Il est fait appel con­stam­ment à l’ex­péri­ence acquise, la com­pé­tence et la con­nais­sance détail­lée de l’avion détenues par tous les acteurs : non seule­ment les ingénieurs con­cep­teurs (le bureau d’é­tude), mais aus­si les tech­ni­ciens de l’après-vente du con­struc­teur, des spé­cial­istes de com­pag­nies aéri­ennes, et ceux des avi­a­tions civiles. 

La col­lab­o­ra­tion entre ces trois par­ties (con­struc­teur, com­pag­nies et avi­a­tion civile) se fait à la fois dans l’in­ter­ac­tiv­ité (groupe mul­ti­par­ties) et dans l’al­ter­nance des pou­voirs (appro­ba­tions en deux étapes, par les com­pag­nies puis par les avi­a­tions civiles). 

Enfin, la respon­s­abil­ité ultime revient à la com­pag­nie aéri­enne. Con­for­mé­ment au droit aérien inter­na­tion­al, chaque pays étant sou­verain, le con­struc­teur four­nit les don­nées néces­saires aux exploitants mais n’ex­erce pas une tutelle sur eux. 

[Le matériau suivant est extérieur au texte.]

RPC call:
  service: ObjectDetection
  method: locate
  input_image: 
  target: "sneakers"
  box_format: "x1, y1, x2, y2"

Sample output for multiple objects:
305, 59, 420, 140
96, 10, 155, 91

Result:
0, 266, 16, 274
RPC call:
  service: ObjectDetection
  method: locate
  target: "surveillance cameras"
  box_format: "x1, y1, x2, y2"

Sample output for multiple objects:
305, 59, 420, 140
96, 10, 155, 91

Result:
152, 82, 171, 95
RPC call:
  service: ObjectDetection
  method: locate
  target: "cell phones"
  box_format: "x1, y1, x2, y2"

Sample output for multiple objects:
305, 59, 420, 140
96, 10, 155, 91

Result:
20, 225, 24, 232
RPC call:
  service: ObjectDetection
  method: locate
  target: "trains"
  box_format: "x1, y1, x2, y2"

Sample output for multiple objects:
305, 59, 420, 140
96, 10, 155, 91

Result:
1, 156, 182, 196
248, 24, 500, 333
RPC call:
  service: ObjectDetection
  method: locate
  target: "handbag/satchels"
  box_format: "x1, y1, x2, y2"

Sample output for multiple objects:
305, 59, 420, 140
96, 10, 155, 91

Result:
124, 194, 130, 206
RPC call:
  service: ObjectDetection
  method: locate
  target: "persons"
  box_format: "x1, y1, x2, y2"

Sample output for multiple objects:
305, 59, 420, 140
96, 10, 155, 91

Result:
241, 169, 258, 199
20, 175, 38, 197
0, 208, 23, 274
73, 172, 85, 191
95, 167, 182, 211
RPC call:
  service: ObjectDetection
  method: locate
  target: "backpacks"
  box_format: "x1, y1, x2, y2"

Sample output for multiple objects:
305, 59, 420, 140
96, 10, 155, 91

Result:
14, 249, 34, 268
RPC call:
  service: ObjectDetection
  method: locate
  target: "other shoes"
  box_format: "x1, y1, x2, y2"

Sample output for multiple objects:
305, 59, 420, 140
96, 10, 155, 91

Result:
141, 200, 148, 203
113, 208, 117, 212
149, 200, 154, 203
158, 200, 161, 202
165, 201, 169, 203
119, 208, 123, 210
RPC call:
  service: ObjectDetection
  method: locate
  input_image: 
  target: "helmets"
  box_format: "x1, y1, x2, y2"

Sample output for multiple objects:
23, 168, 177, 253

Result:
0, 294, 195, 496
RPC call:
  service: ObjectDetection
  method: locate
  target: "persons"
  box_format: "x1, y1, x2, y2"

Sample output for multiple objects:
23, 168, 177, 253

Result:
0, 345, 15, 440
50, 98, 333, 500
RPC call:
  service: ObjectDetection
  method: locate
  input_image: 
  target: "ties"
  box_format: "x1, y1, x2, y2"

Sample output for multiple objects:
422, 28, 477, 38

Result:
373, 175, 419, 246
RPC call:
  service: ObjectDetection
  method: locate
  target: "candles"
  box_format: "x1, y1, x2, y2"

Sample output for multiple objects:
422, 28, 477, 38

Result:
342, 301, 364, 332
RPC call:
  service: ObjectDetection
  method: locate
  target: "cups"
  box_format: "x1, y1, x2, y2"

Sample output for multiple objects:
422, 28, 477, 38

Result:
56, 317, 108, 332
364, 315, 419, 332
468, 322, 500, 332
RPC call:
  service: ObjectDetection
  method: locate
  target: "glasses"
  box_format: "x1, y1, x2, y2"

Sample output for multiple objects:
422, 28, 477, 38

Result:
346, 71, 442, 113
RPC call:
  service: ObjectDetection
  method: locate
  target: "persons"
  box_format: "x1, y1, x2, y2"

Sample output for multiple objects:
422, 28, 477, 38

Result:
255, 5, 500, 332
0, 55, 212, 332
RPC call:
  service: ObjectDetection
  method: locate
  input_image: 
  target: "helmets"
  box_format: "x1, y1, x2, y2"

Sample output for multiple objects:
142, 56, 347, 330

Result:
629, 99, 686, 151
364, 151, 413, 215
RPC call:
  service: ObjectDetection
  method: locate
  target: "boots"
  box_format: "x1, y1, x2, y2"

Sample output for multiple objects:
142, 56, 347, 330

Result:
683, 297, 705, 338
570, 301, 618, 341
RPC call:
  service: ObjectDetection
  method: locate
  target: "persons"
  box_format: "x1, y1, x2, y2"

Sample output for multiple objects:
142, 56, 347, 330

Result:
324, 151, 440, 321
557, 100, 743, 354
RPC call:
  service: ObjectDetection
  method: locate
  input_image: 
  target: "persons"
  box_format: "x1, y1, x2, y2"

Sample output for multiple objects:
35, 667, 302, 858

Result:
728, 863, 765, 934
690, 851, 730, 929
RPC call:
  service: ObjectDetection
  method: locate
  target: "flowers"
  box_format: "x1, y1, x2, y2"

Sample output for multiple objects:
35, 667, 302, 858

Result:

Il reste que la com­plex­ité et la longue accu­mu­la­tion d’ex­péri­ences néces­saires pour éla­bor­er ces pro­grammes de main­te­nance font que peu d’avi­a­tions civiles et peu de com­pag­nies se sen­tent qual­i­fiées pour décider d’elles-mêmes d’é­carts impor­tants par rap­port aux recom­man­da­tions du constructeur. 

Ain­si, une cer­taine cohérence mon­di­ale est réal­isée : les principes généraux util­isés en début de proces­sus sont uni­formes et suiv­ent les recom­man­da­tions de l’OACI. Et en bout de proces­sus, les pro­grammes indi­vidu­elle­ment appliqués par les exploitants sont très proches les uns des autres, tant il est com­plexe de s’é­carter du pro­gramme recom­mandé par le constructeur.